Notes de travail et notules de lecture d'une pensée à l'oeuvre.

 

 

 

« L’homme doit consciemment devenir, pour contenir une multitude d’hommes. Cette dernière tâche, la plus difficile, formera son caractère, que la seule multiplicité mettait en péril. Au lieu de régner sur autrui, il règnera sur ses propres personnalités ; elles porteront des noms, il les connaîtra, il saura les commander. Son despotisme ne supportera plus d’étrangers, et, d’avoir recours à eux lui paraîtra méprisable, quand en en soi-même, il possèdera tant de possibles. » Canetti.

 

 

La pensée est mon objet de réflexion et subséquemment, de spéculation. Mon travail tend à représenter la pensée à elle-même. En projeter l’image et s’en faire le miroir.

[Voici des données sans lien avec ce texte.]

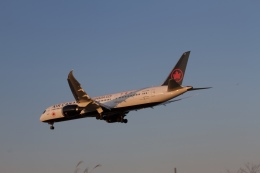 344さんが、成田国際空港で撮影したエア・カナダ 787-9の航空フォト(飛行機 写真・画像)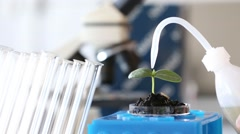 Experimenting With Flora In Laboratory.seedling in Laboratory. - stock footage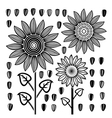 sunflowers and seeds vector image vector image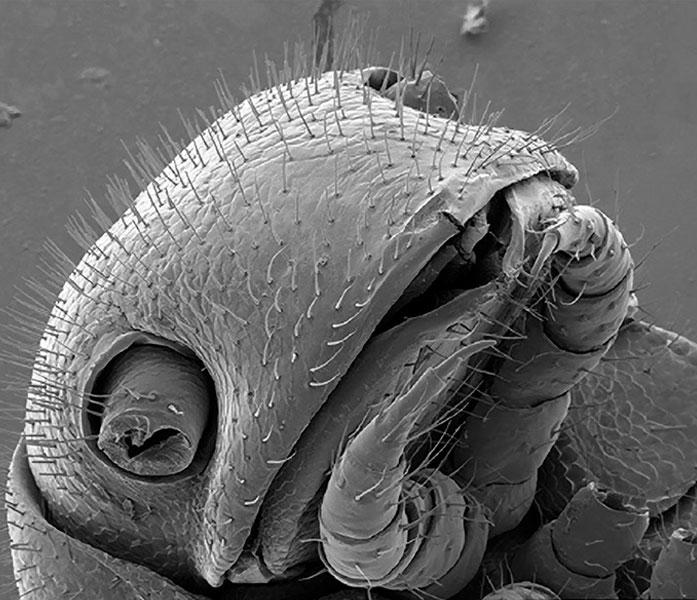 Illacme tobini millipede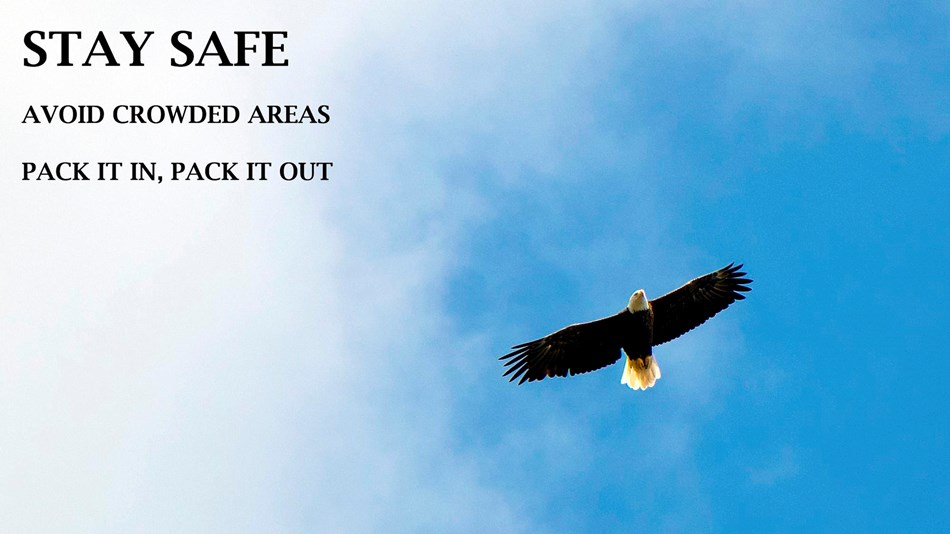 Eagle flying in blue sky  with words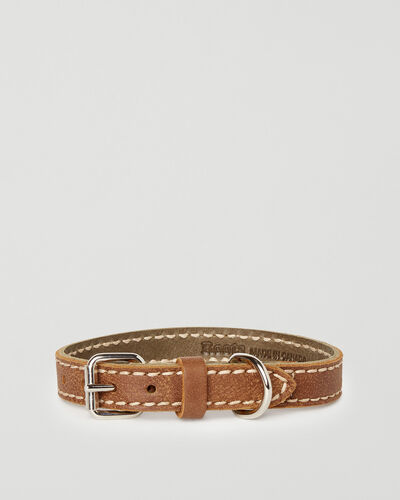 Roots-New For This Month Dog Accessories-Small Leather Dog Collar-Natural-A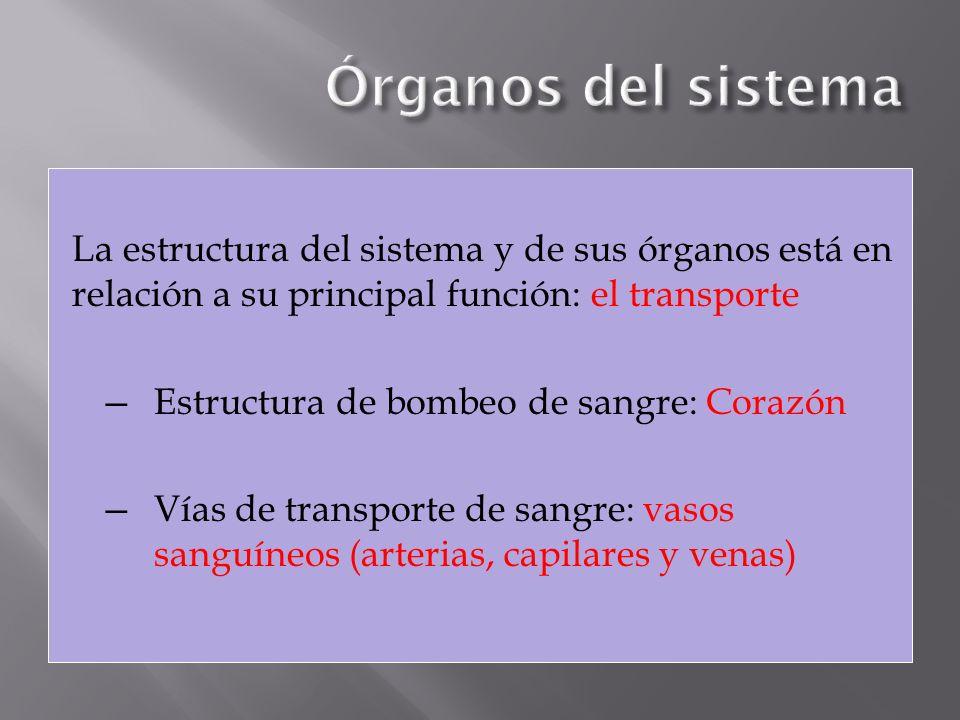 La estructura del sistema y de sus órganos está en relación a su principal función: el transporte Estructura de bombeo de sangre: Corazón Vías de tran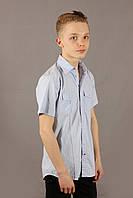 Рубашка мужская голубая Emilio Sagezza SG011 Размеры XXL/52
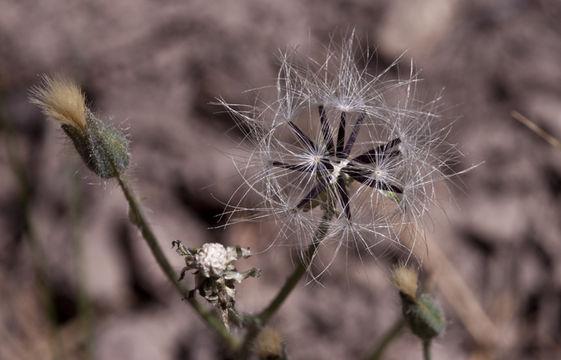 Image of yellow hawkweed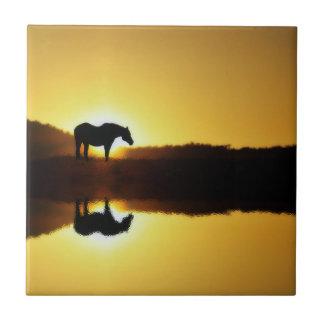 Reflexão do nascer do sol do cavalo no azulejo da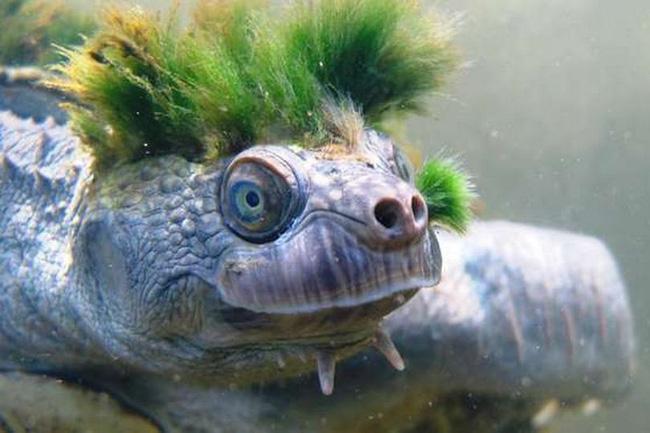 Rùa tóc xanh đối mặt với nguy cơ tuyệt chủng - ảnh 1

La question de la « croyance » en toile de fond. Croyance en nos propres inventions que l’on ignore come telles. Autrement dit, pourquoi/comment oublie-t-on qu’elles le sont ?

La « croyance » en l’extériorité de nos inventions pourrait, à première vue, apparaître paradoxale, en ce sens que l’homme se renierait en tant qu’inventeur. Au regard de la suprématie de l’homme, plus exactement, celle en laquelle il veut justement nous faire croire, cela pourrait, en effet, sembler contradictoire.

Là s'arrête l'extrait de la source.